FAQ: Everything you need to know about the Big New Zealand Upgrade

Today, our Government announced the biggest infrastructure investment in a generation.

We’re investing $12 billion to upgrade and build rail, roads, schools and hospitals across the country – modernising our infrastructure, preparing for climate change and helping to future-proof our economy.

Find out everything you need to know about the Big New Zealand Upgrade here.


What’s included in the Big New Zealand Upgrade?

In December we announced the first part of the upgrade: a cash injection of up to $400,000 for nearly every state school in New Zealand, helping schools upgrade classrooms and catch up on essential maintenance.

Today, we’ve announced more than 50 new upgrade projects across transport, health and clean energy.

This includes: 

  • A $6.8 billion transport package to build new rail and roads, and upgrade old ones, while investing in public transport, cycleways and pedestrian spaces too
  • A $195 million investment in our health system, focused on maternity and child health, mental health facilities, regional and rural services, remediation and compliance
  • The $200 million Clean Powered Public Services Fund to help more hospitals, schools and other public organisations switch to cleaner heating and energy

More projects, including regional investment projects, will be announced soon. You can find a full list of all the projects announced so far here. 


How were these projects selected?

The underfunding we inherited from the previous Government meant there was a lot of need for large projects.
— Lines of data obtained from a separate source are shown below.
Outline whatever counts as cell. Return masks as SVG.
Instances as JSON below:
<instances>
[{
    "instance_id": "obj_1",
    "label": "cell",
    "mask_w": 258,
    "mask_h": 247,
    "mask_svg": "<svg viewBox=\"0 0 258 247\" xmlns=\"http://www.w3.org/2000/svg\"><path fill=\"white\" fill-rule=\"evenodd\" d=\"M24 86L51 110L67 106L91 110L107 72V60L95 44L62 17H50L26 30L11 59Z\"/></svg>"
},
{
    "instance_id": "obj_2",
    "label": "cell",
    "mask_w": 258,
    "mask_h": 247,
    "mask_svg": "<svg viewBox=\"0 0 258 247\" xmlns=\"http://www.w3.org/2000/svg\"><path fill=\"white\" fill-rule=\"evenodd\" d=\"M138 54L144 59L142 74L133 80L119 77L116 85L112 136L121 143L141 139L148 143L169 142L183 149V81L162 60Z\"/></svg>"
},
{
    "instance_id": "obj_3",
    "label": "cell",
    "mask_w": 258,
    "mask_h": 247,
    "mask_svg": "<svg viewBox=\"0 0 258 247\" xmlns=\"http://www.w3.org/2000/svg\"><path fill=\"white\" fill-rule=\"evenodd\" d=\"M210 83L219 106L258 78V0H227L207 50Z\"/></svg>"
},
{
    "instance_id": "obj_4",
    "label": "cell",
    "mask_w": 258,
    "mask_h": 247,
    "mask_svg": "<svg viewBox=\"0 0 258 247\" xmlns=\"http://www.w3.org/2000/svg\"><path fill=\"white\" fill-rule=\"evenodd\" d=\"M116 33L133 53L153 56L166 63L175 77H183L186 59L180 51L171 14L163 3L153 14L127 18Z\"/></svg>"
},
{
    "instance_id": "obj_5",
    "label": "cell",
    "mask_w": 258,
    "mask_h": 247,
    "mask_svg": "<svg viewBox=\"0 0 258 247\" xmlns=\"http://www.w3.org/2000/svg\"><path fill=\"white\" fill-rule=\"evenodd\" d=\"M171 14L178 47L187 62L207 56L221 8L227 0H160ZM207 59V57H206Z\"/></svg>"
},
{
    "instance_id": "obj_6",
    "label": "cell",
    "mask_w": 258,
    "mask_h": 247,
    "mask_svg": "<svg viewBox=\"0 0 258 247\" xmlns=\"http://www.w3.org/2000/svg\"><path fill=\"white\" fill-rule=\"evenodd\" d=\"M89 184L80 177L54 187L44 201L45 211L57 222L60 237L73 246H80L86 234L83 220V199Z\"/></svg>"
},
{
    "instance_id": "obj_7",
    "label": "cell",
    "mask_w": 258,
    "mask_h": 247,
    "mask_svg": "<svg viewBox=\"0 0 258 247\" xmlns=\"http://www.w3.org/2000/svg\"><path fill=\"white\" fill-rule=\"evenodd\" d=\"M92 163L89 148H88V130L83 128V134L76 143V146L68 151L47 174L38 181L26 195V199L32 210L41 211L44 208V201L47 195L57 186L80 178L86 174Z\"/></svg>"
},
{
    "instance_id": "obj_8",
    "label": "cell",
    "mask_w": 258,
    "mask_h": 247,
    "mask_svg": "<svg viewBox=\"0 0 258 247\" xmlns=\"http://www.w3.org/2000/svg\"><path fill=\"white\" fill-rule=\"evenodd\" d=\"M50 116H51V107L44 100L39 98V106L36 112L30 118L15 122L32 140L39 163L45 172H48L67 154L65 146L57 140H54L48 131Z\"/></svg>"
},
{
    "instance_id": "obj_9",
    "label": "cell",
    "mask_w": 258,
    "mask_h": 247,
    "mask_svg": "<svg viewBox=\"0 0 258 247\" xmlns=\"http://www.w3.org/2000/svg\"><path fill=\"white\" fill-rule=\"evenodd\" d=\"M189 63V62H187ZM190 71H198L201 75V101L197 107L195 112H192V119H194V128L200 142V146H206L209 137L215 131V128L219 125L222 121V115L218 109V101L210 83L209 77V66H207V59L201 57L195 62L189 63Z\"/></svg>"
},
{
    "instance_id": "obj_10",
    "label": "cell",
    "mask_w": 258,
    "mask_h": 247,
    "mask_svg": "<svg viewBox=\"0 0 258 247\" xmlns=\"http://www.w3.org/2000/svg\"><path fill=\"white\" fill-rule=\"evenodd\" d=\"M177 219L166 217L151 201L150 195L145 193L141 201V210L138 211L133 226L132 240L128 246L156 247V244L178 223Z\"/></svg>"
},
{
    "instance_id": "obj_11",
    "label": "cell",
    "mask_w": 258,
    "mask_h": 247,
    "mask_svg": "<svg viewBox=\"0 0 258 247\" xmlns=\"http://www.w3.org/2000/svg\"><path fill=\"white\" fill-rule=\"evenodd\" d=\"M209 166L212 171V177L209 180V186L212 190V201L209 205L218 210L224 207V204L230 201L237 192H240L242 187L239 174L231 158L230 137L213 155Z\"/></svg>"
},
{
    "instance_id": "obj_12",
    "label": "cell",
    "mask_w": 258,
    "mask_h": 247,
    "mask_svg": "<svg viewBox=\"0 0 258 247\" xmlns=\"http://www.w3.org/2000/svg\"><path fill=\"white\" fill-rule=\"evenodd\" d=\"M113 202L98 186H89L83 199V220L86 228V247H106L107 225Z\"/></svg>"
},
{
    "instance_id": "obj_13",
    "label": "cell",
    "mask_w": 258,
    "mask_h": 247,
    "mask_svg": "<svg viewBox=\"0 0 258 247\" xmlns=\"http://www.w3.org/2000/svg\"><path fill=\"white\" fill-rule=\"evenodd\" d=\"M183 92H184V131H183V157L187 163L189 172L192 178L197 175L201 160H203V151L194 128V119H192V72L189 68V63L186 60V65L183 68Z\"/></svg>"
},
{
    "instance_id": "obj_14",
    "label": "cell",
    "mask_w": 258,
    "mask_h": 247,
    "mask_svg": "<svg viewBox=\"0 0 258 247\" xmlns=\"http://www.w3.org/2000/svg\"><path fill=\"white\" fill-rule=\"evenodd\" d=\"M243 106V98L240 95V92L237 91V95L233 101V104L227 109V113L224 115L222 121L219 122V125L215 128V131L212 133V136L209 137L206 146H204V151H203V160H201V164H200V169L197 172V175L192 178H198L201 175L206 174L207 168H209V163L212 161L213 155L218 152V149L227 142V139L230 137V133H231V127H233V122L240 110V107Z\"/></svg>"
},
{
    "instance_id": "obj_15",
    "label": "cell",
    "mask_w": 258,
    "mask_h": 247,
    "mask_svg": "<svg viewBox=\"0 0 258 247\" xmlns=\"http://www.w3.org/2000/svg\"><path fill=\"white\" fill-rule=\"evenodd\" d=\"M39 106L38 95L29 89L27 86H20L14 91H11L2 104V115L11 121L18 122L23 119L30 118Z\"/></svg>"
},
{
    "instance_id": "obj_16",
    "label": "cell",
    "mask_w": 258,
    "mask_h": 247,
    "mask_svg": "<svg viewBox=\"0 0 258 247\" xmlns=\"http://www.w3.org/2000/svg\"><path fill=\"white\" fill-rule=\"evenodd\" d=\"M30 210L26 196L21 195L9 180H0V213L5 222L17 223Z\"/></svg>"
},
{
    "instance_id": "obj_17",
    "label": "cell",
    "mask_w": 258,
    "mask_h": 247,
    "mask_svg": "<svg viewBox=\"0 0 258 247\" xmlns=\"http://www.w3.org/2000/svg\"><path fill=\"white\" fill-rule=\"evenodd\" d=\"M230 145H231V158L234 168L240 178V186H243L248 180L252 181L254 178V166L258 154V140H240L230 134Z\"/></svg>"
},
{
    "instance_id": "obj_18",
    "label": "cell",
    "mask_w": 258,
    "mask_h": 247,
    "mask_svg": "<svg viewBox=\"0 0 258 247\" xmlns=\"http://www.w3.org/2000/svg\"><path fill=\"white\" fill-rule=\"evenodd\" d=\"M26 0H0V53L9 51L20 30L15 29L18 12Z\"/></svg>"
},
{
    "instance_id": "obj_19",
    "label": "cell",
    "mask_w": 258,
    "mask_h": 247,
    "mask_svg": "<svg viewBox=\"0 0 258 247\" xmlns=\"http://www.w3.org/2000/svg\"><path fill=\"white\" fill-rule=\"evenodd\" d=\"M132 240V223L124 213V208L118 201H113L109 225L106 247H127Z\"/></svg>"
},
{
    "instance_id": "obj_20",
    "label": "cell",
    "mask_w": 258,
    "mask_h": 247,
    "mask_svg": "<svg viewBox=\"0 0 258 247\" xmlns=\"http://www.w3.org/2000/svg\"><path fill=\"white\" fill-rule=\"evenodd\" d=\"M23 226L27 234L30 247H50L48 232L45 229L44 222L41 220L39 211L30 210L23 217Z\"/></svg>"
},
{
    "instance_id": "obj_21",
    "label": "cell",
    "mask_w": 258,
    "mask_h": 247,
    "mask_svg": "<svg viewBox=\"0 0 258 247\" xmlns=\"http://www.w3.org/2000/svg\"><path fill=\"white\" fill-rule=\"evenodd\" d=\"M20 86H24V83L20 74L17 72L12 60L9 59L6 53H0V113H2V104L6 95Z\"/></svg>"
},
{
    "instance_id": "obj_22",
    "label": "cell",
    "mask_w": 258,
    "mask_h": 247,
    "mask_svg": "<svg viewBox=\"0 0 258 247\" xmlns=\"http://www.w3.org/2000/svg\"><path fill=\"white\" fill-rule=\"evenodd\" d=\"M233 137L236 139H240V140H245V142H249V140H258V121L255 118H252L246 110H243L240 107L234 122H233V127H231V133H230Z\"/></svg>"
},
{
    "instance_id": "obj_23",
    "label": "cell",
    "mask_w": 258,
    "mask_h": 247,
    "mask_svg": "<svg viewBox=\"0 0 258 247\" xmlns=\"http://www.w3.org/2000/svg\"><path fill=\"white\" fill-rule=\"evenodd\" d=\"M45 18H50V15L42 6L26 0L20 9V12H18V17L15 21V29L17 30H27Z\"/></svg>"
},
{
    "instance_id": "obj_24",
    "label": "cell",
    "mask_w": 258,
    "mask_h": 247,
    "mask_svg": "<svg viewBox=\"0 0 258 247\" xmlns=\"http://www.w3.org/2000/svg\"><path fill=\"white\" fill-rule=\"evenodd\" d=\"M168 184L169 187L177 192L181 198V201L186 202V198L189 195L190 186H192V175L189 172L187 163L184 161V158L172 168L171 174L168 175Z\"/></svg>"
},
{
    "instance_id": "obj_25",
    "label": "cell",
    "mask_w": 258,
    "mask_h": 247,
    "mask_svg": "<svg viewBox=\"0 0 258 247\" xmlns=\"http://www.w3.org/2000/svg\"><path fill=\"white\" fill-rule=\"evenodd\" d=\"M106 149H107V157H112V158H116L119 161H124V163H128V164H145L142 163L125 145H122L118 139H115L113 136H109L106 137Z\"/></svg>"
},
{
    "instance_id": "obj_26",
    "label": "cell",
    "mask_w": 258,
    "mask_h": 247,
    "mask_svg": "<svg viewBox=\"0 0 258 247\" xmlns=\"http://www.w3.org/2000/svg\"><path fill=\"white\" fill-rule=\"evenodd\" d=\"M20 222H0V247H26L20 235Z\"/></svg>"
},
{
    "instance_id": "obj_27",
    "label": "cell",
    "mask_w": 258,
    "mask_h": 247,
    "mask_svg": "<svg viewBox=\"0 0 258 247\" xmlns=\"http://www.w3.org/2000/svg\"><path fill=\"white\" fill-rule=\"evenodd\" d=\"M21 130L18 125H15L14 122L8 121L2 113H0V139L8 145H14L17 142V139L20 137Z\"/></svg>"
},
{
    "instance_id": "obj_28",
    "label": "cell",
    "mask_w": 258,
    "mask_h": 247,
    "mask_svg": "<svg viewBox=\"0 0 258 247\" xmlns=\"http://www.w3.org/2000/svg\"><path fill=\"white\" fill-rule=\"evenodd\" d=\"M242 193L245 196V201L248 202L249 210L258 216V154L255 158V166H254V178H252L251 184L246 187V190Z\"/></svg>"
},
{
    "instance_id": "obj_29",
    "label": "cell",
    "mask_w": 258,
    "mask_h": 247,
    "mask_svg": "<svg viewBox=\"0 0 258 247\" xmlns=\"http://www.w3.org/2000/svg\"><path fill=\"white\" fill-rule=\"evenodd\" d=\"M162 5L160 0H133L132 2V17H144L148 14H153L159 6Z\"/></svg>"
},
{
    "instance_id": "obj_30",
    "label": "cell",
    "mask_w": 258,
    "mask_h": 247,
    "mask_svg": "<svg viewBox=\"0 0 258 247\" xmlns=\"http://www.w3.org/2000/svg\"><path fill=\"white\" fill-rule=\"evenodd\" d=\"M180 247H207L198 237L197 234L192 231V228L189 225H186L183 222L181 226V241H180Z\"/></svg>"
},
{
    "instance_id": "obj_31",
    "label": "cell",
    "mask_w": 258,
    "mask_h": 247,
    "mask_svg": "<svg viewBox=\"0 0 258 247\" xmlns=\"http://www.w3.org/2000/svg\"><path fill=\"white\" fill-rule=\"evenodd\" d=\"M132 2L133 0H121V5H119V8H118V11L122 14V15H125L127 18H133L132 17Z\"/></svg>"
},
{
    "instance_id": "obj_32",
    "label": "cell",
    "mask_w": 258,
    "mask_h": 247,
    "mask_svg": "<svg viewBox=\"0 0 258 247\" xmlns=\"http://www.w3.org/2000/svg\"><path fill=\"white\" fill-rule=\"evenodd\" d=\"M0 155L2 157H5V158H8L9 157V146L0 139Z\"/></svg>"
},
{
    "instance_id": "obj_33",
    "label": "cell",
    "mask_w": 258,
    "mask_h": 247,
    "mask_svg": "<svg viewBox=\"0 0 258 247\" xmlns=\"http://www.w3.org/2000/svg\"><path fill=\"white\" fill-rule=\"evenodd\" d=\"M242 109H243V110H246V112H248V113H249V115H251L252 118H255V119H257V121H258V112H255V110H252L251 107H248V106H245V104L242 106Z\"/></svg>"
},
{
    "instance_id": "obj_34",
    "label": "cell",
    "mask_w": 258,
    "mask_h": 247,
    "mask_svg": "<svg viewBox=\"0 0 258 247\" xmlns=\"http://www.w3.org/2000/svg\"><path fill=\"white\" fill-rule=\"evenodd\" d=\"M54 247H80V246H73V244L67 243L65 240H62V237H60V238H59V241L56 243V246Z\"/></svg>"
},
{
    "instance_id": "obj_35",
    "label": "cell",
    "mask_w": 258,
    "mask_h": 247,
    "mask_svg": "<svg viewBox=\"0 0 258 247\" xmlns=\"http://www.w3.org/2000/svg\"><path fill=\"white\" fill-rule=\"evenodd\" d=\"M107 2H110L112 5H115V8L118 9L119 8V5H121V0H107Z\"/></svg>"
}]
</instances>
Because we have managed the books well, we now have funding for them.

We worked with NZTA to identify significant transport projects that could get up and running from this year — projects that help to support growth and provide better access to a safer, more resilient transport system that offers real choice for how people move around. 

In health, we focused on priority areas of maternity and child health, mental health facilities, regional services and fixing up neglected facilities. DHBs across the country have flagged these as projects needing to be done.

The clean public service projects were chosen because they were ready to go, so it made sense to fund them so they could get on with ending their reliance on coal. They are great examples of the work we’ll be doing – the focus is on how new heating/cooling, vehicles, and lighting can reduce public sector emissions.

We chose to give a cash injection to nearly every state school in New Zealand because a significant portion of school buildings are old and need modernising. The funding is for schools to spend on much-needed upgrades that have been put on the backburner, ensuring our children have modern, healthy spaces to learn.


How long will it take to deliver these projects?

The Big New Zealand Upgrade is already underway! A number of schools have been busy over the summer using the funding we announced in December to upgrade classrooms and teaching spaces, and this is already creating work for local tradies.

NZTA expects five transport projects will get underway this year: SH1 Papakura to Drury, the electrification of Papakura to Pukekohe, completing the Third Main Line, Tauranga Northern Link and the Wellington Rail Package. That’s a significant boost to infrastructure activity around the country.

Some health projects are expected to be delivered quickly too. For large projects or new builds, design and construction phases generally take 18 to 24 months.

We’re keeping a close eye on the programme to make sure that if any projects can be brought forward further, then we’ll bring them forward. Large, long-term infrastructure does take time - but we’re making progress, and getting on with the job.


Isn’t the funding in Budget 2019 enough?

While we’re making progress rebuilding and strengthening our infrastructure after nine years of neglect, there is much more to do. There’s a large backlog of projects that need to be progressed and we’re confident investing now will help future-proof our country for generations to come. It’s a long term programme of work, and we can’t do everything at once – but we’re getting on with the job.


What’s the difference between these transport projects and National’s old RONS and four-lane highways?

National’s wish list was never funded, was never part of the Budget, and their projects failed to plan for the future. We’ve taken transport projects that were on NZTA’s plan, and they’ve been improved by including elements such as walking and cycling infrastructure, bus lanes and safety improvements to reflect this Government’s priorities.

The Mill Road project is a good example of this – we will put walking, cycling, and bus lanes along each side of the road, and median barriers in the middle to improve safety for drivers and pedestrians. Under previous plans this would have been four lanes for cars only, with no thought about future needs like increased bus and e-bike use.


What about the Lumsden birthing unit?

Southern DHB is currently implementing new approaches to maternity care across its large district and the DHB is working with key stakeholders to find workable solutions. Further capital projects will be announced in due course. This could potentially include maternity projects in Southern, Lakes and Waitemata DHBs.


Will replacing coal boilers really make a difference?

We’re really proud that our schools and kids can be at the forefront of leading the Government’s response to climate change.Converting eight schools from coal heating to biomass will save 70 tonnes of CO2 a year – equivalent to taking 308 cars off the road. Converting Ashburton Hospital from coal to a low emissions alternative will save 2,385 tonnes of CO2 a year – equivalent to 981 cars off the road.